A Distributed Load Balancer configured in NSX-T Data Center can help you effectively load balance East-West traffic and scale traffic because it runs on each ESXi host.
In traditional networks, a central load balancer deployed on an NSX Edge node is configured to distribute traffic load managed by virtual servers that are configured on the load balancer.
If you are using a central balancer, increasing the number of virtual servers in the load balancer pool might not always meet scale or performance criteria for a multi-tier distributed application. A distributed load balancer is realized on each hypervisor where load balancing workloads, such as clients and servers are deployed, ensuring traffic is load balanced on each hypervisor in a distribued way.
A distributed load balancer can be configured on the NSX-T Data Center network along with a central load balancer.
In the diagram, an instance of the Distributed Load Balancer is attached to a VM group. As the VMs are downlinks to the distributed logical router, Distributed Load Balancer only load balances east-west traffic. In contrast, the central load balancer, manages north-south traffic.

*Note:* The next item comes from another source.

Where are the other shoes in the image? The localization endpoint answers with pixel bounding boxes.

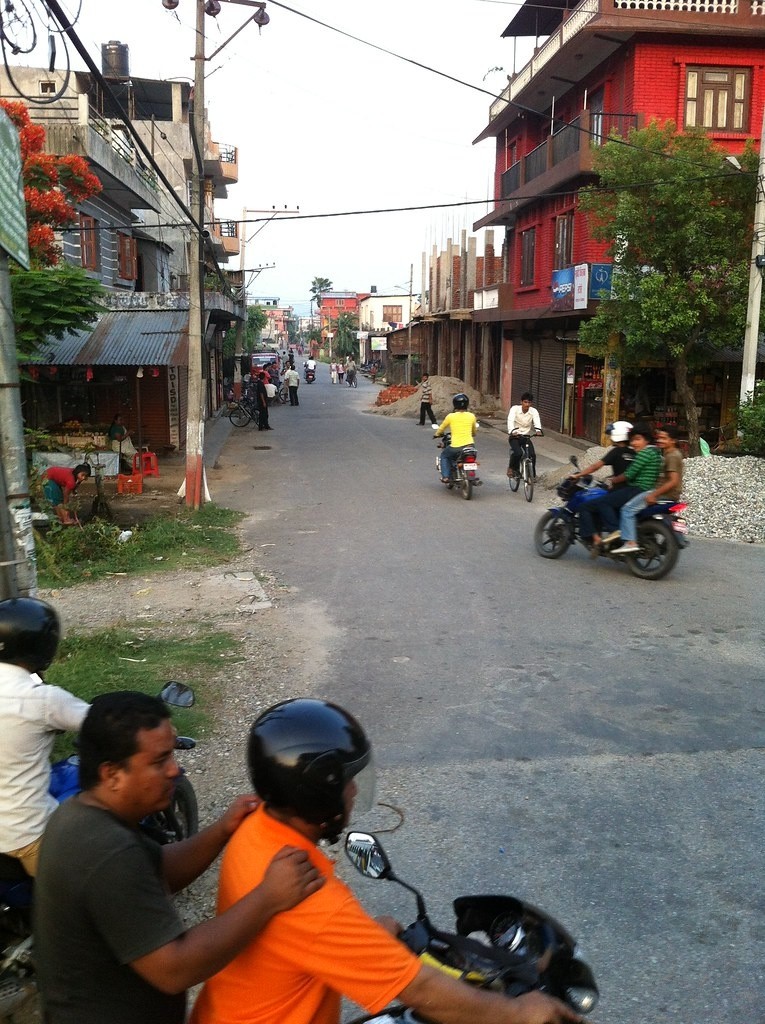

To cater load balancing requirements of each component or module of an application, a distributed load balancer can be attached to each tier of an application. For example, to serve a user request, a frontend of the application needs to reach out to the middle module to get data. However, the middle layer might not be deployed to serve the final data to the user, so it needs to reach out the backend layer to get additional data. For a complex application, many modules might need to interact with each other to get information. Along with complexity, when the number of user request increase exponentially, a distributed load balancer can efficiently meet the user needs without taking a performance hit. Configuring a Distributed Load Balancer on every host achieves issues of scale and packet transmission efficiency.